La France n'est pas le seul Etat membre à mettre en place une stratégie protectionniste pour défendre son secteur énergétique. Des réflexes opposés aux vues de la Commission européenne, qui menace de surveiller "méticuleusement" les fusions dans le secteur.
Le "neo-protectionnisme", dont l'Italie accuse la France, est une attitude largement partagée par les gouvernements des membres de l'Union européenne dès qu'il s'agit du secteur ultra sensible de l'énergie. Ainsi, l'Espagne tente depuis plusieurs semaines de s'opposer au rachat d'Endesa, la première compagnie d'électricité nationale, par l'allemand E-On et soutient une solution nationale avec son gazier Gas natural. Elle n'a pas hésité à toiletter sa législation nationale vendredi dernier. Un décret loi stipule ainsi que le régulateur espagnol pourra étudier les OPA touchant des intérêts publics stratégiques. Un autre vise à réglementer les prix de gros de l'électricité, afin de réduire les perspectives de bénéfices du secteur. Et Madrid rechigne à abandonner une loi de 1999, taillée sur mesure pour le secteur énergétique, qui lui permet de s'opposer, sous certaines conditions, à la prise de contrôle par une société étrangère. Bruxelles menace d'ailleurs de poursuivre l'Espagne devant la Cour européenne de Justice pour entrave à la libre circulation des capitaux. L'Italie elle-même n'a pas résisté au réflexe neo-protectionniste lors de l'OPA d'EDF sur le groupe italien Edison. Outre le fameux décret-loi "anti-EDF" qui plafonnait à 2 % les droits de vote du Français qui détenait largement plus du capital, le gouvernement avait fait passer en août 2004, une loi qui lui réservait toute latitude d'intervenir si une entreprise italienne tombait dans les mains d'un groupe étranger à capitaux publics. Du sur-mesure contre l'OPA d'EDF.
Dénonçant dans la manœuvre française une "énorme violation du droit communautaire et du libre marché", l'Italie réclame l'arbitrage de Bruxelles. A première vue pourtant, les autorités européennes ne peuvent pas faire grand chose, car l'opération ne semble pas enfreindre la législation communautaire sur la libre circulation des capitaux. Le commissaire au Transport, le français Jacques Barrot résumait ainsi la situation : Paris respecte la lettre du traité, à défaut d'en respecter l'esprit.

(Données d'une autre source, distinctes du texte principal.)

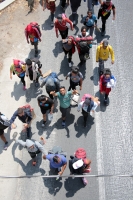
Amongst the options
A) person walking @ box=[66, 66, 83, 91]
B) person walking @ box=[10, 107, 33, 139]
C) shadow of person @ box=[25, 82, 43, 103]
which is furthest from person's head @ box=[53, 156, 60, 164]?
shadow of person @ box=[25, 82, 43, 103]

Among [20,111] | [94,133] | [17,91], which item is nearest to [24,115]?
[20,111]

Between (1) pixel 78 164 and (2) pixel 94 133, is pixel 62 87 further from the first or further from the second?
(1) pixel 78 164

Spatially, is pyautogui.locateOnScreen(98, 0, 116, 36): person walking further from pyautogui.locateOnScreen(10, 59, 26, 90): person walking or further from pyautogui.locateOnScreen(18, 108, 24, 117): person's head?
pyautogui.locateOnScreen(18, 108, 24, 117): person's head

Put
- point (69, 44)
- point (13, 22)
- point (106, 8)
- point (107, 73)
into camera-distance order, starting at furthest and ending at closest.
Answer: point (13, 22) → point (106, 8) → point (69, 44) → point (107, 73)

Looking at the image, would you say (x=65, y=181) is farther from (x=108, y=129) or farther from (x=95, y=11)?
(x=95, y=11)

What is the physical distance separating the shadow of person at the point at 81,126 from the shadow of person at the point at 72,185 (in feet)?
4.70

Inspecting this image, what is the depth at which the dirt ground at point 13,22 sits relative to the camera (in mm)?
11375

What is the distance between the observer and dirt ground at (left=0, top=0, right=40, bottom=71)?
37.3 feet

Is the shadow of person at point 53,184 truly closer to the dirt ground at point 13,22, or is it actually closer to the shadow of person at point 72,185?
the shadow of person at point 72,185

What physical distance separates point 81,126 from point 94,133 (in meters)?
0.49

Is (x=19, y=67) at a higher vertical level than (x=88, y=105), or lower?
higher

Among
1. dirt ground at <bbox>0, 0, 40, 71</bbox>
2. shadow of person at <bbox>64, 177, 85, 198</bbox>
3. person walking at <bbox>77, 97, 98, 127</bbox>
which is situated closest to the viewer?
shadow of person at <bbox>64, 177, 85, 198</bbox>

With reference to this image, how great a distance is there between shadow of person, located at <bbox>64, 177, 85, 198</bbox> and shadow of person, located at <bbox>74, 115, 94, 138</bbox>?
143cm

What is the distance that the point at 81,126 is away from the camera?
9.38 m
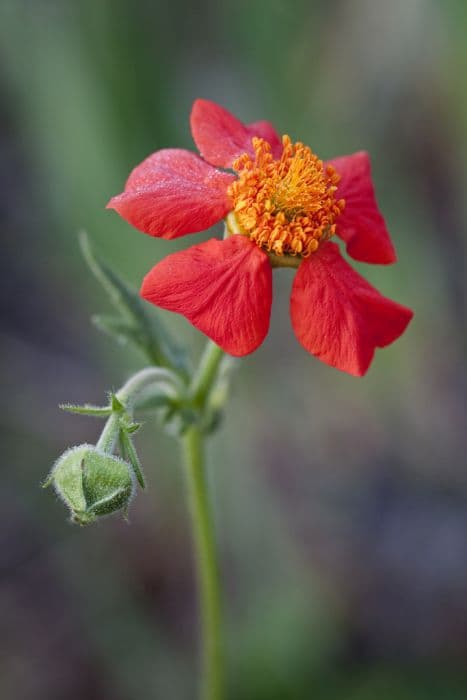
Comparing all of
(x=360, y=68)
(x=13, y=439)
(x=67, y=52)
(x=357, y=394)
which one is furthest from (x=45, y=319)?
(x=360, y=68)

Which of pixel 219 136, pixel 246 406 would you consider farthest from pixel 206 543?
pixel 246 406

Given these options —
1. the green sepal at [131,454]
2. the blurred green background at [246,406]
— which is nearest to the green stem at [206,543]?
the green sepal at [131,454]

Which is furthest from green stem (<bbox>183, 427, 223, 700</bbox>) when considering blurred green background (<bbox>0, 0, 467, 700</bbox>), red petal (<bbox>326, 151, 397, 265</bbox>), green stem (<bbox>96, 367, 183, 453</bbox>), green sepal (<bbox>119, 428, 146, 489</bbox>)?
blurred green background (<bbox>0, 0, 467, 700</bbox>)

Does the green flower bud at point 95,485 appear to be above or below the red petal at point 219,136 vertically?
below

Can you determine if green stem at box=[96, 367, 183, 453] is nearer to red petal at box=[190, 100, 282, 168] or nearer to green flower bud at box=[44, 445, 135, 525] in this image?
green flower bud at box=[44, 445, 135, 525]

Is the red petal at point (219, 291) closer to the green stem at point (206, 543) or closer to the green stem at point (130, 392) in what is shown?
the green stem at point (130, 392)

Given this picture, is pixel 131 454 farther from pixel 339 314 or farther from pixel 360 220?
pixel 360 220
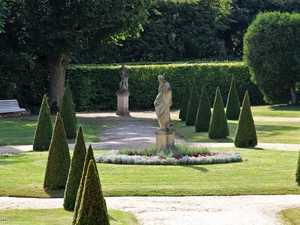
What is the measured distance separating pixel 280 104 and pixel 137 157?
82.5 feet

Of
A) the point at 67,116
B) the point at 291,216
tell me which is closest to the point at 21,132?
the point at 67,116

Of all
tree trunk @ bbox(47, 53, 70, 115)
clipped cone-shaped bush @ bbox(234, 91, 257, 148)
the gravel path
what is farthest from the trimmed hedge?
the gravel path

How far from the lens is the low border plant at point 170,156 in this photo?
69.1ft

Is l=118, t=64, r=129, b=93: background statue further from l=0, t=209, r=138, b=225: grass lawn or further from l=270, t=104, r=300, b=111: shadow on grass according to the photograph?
l=0, t=209, r=138, b=225: grass lawn

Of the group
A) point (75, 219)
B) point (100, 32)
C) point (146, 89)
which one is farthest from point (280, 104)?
point (75, 219)

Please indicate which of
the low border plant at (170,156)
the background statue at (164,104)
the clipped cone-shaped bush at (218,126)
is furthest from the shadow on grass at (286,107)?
the background statue at (164,104)

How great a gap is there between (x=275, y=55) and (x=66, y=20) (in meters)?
13.1

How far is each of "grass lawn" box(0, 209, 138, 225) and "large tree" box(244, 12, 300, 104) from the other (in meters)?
30.0

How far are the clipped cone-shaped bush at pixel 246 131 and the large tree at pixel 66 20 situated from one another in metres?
15.1

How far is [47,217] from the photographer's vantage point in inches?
554

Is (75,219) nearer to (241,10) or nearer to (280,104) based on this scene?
(280,104)

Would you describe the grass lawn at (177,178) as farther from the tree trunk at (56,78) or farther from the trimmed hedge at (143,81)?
the trimmed hedge at (143,81)

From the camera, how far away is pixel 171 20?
60.6 meters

Reste le problème de la concurrence. L'exécutif européen a prévenu : s'il se saisit du dossier – soit parce que le nouvel ensemble excède une certaine part de marché en Europe, soit si l'Italien Enel fait une contre-offre - il l'examinera "avec détermination", tant au niveau de la concurrence que du marché intérieur. Or Bruxelles plaisante rarement sur ce thème.
Car ces attitudes protectionnistes sont à l'opposé de sa volonté de libéralisation du secteur. La Commission européenne ne perd pas de vue son objectif : casser la trop grande concentration du secteur, qui n'est pas favorable, selon elle, aux consommateurs. "La concentration persistante est un problème central dans ces marchés", répétait il y a deux semaines la commissaire à la Concurrence, Nelly Kroes, dans un rapport sur le secteur energétique en Europe. Elle avait d'ailleurs prévenu qu'elle y surveillerait "méticuleusement" les fusions à venir. Il y a eu des précédents. En 2004, la Commission avait bloqué le rapprochement de Energias de Portugal avec son compatriote Gas de Portugal. Elle estimait que l'opération aurait réduit ou empêché la libéralisation effective des marchés.